In der Folge des Prozesses gegen Paul Merker und andere werden nicht nur die
jüdischen Gemeinden in Ostdeutschland durch Telefonüberwachung oder
Beschattungen ausspioniert. In verschiedenen Fällen wird Juden und Jüdinnen
das Verlassen des Wohnortes verboten, jüdische Kaufleute werden enteignet
und in den Verwaltungen viele Juden entlassen. Unrühmlich ist hierbei auch
die Rolle der Vereinigung der Verfolgten des Naziregimes (VVN), die selber
Listen mit Mitgliedern der Jüdischen Gemeinde erstellt und sich aus Furcht
vor einem Verbot der antizionistischen Diktion angepasst hat, bis sie selbst
im Februar 1953 aufgelöst worden ist.
In der Nachfolge dieser antisemitischen Verfolgungen sind viele Jüdinnen und
Juden nach Westdeutschland geflohen. Der antisemitische Antizionismus ist in
der DDR, die bis 1988 Israel nicht offiziell anerkannt hat, Staatsdoktrin
geworden. In der Logik eines sich selbst als antifaschistisch deklarierenden
Staates sind auch die seit Anfang der 80er Jahre auftauchenden
Manifestationen des Antisemitismus in der Bevölkerung bagatellisiert worden.

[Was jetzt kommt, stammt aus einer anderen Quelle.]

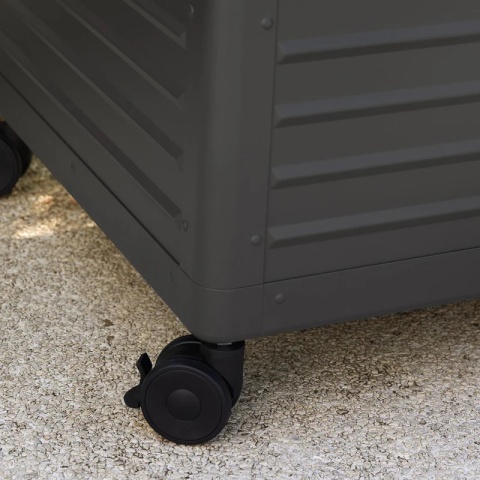 Skrzynia Ogrodowa Aluminiowa Mirador Premium H 662 L Antracyt Trwała i Wodoodporna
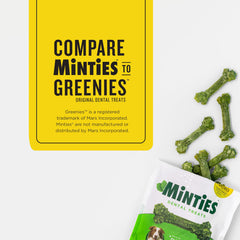 Minties os dentaires chien, nettoyage des dents pendant la mastication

Die Existenz autoritätsgebundener Charaktere ist, wenn man Adorno folgt,
weniger an die politisch-ökonomischen Ideologien gebunden, als an deren
Identifikation mit der Macht. Der "Linksautoritarismus" ist in der DDR
begünstigt worden durch gesellschaftlichen "Konformitätsdruck, autoritäre
Strukturen, und die Vermittlung rechter bis rechtsradikaler Werte wie
Disziplin, Ausgrenzung von Abweichung, Pflichterfüllung (...)"

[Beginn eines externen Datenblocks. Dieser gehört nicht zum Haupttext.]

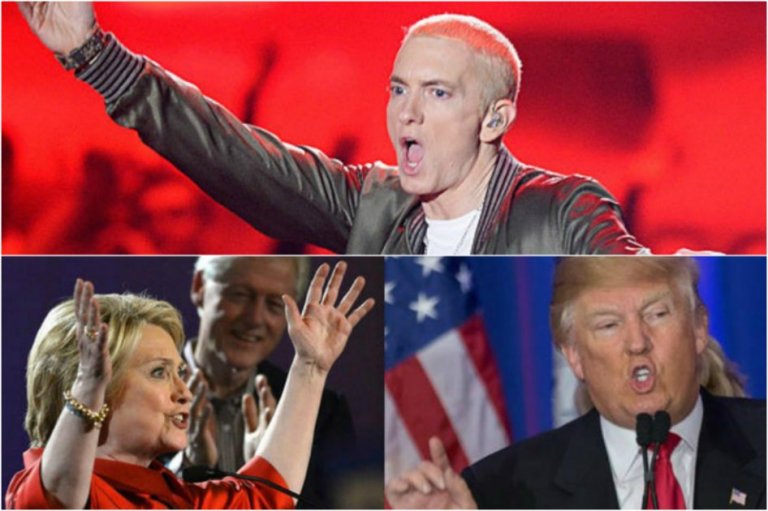 "Discurso de campaña", la provocadora canción de Eminem sobre elecciones en EE.UU.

und protestantischer Ethik. Hinzu kommt in der DDR die Verherrlichung eines
Arbeitsethos, der ‚Helden der Arbeit’, die als nationale Arbeit die
"tauschwertbestimmte Entfremdung der >abstrakten< Arbeit"

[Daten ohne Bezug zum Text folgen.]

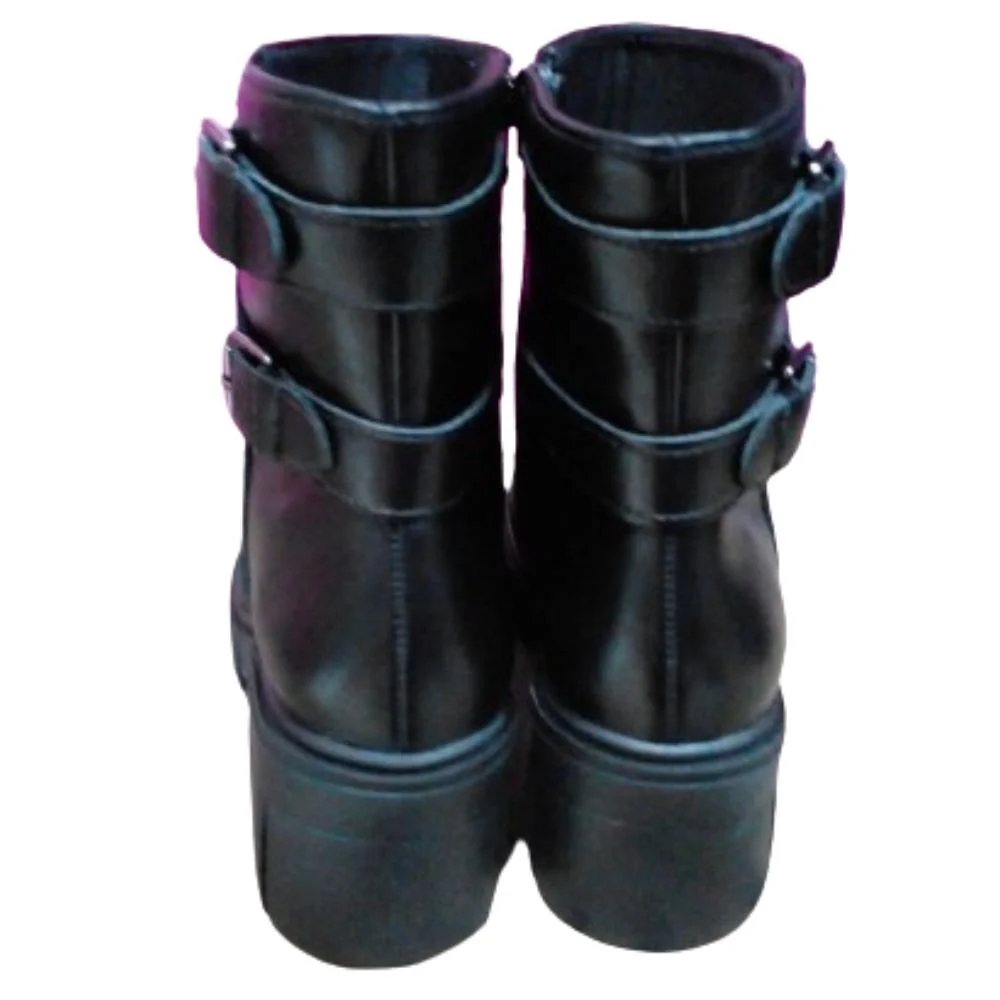 BOTA COTURNO CANO CURTO VIA MARTE REF: 080-006 FEMININO Preto 5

aufheben soll. Die Unzufriedenheit der Einzelnen mit dem Regime hat
sich im Rückzug auf die Arbeit, den Betrieb als Gemeinschaft, jenseits des
konkreten Arbeitsinhaltes ausgedrückt. Nicht nur ökonomische Gründe haben
zum Niedergang des östlichen Staatskapitalismus beigetragen. Als schwache
Autorität hat er auf Dauer nicht mit dem ‚Original’ aus dem Westen
konkurrieren können. Der Zusammenbruch der DDR ist keine Revolution gewesen.
Sie ist die konformistische Rebellion herrschaftlich Subjektivierter zur
Erlangung eines gesamtdeutschen nationalen Kollektivs und zur Teilhabe an
der Macht des ökonomisch starken bundesdeutschen Kapitalismus.